Exercise:
For each statement (a), (b) and (c), say whether it agrees with the pregnancy forum thread, answering yes or no and quoting the deciding words from the thread: (a) hyper-Suze reports being 16 weeks and 4 days along; (b) hyper-Suze's trust funded her sensors for her entire pregnancy; (c) Ruth's baby spent no time in NICU.

Page extract:
..............................

One of you said you go from being excited to petrified of all the things that can go wrong and I spent my whole pregnancy doing that and in the end the baby was born all perfect and reasonably well (after few days in NICU) so I sort of wished I hadn't spent the whole nine months so tense! Can't be helped though but as everyone says, all the hard work and worry is totally worth it. I would even consider doing it again one day ha ha!

Good luck pregnant ladies

Ruth x


----------



## hyper-Suze (Aug 14, 2012)

Howdy, it feels it has been AGES since i've been on here(i've not even been logging on to be nosey!)

Well I'm now 16wk+4 and atarting to show, but only because I've lost so much weight with my HG and the constant nausea/loss of appetite. (put it this way, my maternity jeans are falling off me, not filling out! and there I was all concerned in a previous post about what size jeans to get!)

Tried to come off my anti sickness meds last week, was weaning off them slowly by reducing to 1 a day, 1 every 2 days etc. Got to every fourth day and the HG returned!! Was not going to return to that place so now back on the meds, I hope I'm not on them throughout. I just wanted to reduce the amount of drugs I was taking, I hope I'm not doing any damage to little one.

I felt Bumpy move at the weekend, I thought I was just imagining the sensation because that was what I wanted to feel but talking to others at work, the way they describe it is the same. I was lying in bed resting and it felt like a ripple of bubbles collecting at the surface of my tummy, on the one side. Well I hope it was Bumpy.

Can't believe about your pump Monkey, it must feel like that they only see the good results and not the difficult journey it took you to get there!! Can you not appeal their decision? It really didn't take me long to settle with the pump, infact, I fell into the groove of understanding basals and boluses really easy/quickly. Plus surely the 'teething problems' they talk about are absolutely no different to the rollercoaster BG's that pregnancy bring anyway BUT the BENEFIT being that you can correct your levels instantly rather than having the lag of Lantus to take into account? Surely thats an angle to work with(try it on the chap who is pro pumps!), it will show your indepth understanding too!

OR, could you not argue then, if a pump is definately out of the equation, to have a CGMS funded for the remainder so that you can at least respond to rapidly falling or rising levels and to spot trends in your levels, which can then improve control or amend ratios. My trust were happy to fund my sensors for first 12wks.

Got my 20wk scan on 4th Sept ChattyGirl so I know exactly how excrutiating it is waiting, but it was far worse waiting for the first (12w) scan as its a poignant stage to get to! The pictures are ace and so clear, my Bumpy was sucking their thumb and can see it!!!


----------

..............................

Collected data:

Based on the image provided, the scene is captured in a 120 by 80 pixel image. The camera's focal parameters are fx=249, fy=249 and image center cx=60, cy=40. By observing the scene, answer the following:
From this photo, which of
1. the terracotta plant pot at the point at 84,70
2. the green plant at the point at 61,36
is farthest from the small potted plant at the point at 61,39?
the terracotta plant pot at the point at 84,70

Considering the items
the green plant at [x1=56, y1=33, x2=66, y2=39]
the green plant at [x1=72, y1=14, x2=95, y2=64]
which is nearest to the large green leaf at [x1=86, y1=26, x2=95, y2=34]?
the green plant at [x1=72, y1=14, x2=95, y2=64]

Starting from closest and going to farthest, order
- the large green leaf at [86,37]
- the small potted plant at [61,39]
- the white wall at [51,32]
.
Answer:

..............................

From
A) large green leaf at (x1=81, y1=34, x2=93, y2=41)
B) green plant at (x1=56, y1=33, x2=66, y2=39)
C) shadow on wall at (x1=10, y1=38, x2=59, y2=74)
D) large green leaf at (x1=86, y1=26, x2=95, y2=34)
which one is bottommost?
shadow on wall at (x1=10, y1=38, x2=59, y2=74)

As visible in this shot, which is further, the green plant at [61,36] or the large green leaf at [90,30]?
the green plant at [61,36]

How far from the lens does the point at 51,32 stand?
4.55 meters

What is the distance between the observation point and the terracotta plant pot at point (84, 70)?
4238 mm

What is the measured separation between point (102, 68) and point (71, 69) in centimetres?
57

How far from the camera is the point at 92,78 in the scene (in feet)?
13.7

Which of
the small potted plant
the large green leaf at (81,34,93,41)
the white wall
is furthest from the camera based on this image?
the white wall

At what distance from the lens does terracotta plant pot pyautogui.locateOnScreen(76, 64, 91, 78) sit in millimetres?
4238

..............................

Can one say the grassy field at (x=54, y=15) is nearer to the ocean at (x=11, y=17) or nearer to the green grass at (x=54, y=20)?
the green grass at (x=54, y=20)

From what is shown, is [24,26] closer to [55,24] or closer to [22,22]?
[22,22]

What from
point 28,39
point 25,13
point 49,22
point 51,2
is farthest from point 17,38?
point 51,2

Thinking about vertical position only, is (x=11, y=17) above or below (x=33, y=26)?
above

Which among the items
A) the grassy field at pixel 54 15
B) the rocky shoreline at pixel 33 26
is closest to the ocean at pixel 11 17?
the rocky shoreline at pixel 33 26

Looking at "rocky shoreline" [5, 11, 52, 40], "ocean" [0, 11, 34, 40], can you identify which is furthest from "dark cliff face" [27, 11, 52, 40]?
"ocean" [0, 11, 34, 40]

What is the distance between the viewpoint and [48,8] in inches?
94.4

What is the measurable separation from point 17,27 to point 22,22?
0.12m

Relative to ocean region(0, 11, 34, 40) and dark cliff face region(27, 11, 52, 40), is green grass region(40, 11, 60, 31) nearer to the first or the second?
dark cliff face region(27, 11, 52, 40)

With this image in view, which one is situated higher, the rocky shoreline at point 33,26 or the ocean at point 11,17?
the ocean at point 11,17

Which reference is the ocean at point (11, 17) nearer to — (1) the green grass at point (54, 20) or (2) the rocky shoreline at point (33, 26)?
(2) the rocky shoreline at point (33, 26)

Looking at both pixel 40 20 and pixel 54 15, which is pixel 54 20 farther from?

..............................

Exercise answer:
(a) Yes: "I'm now 16wk+4"
(b) No: "My trust were happy to fund my sensors for first 12wks."
(c) No: "(after few days in NICU)"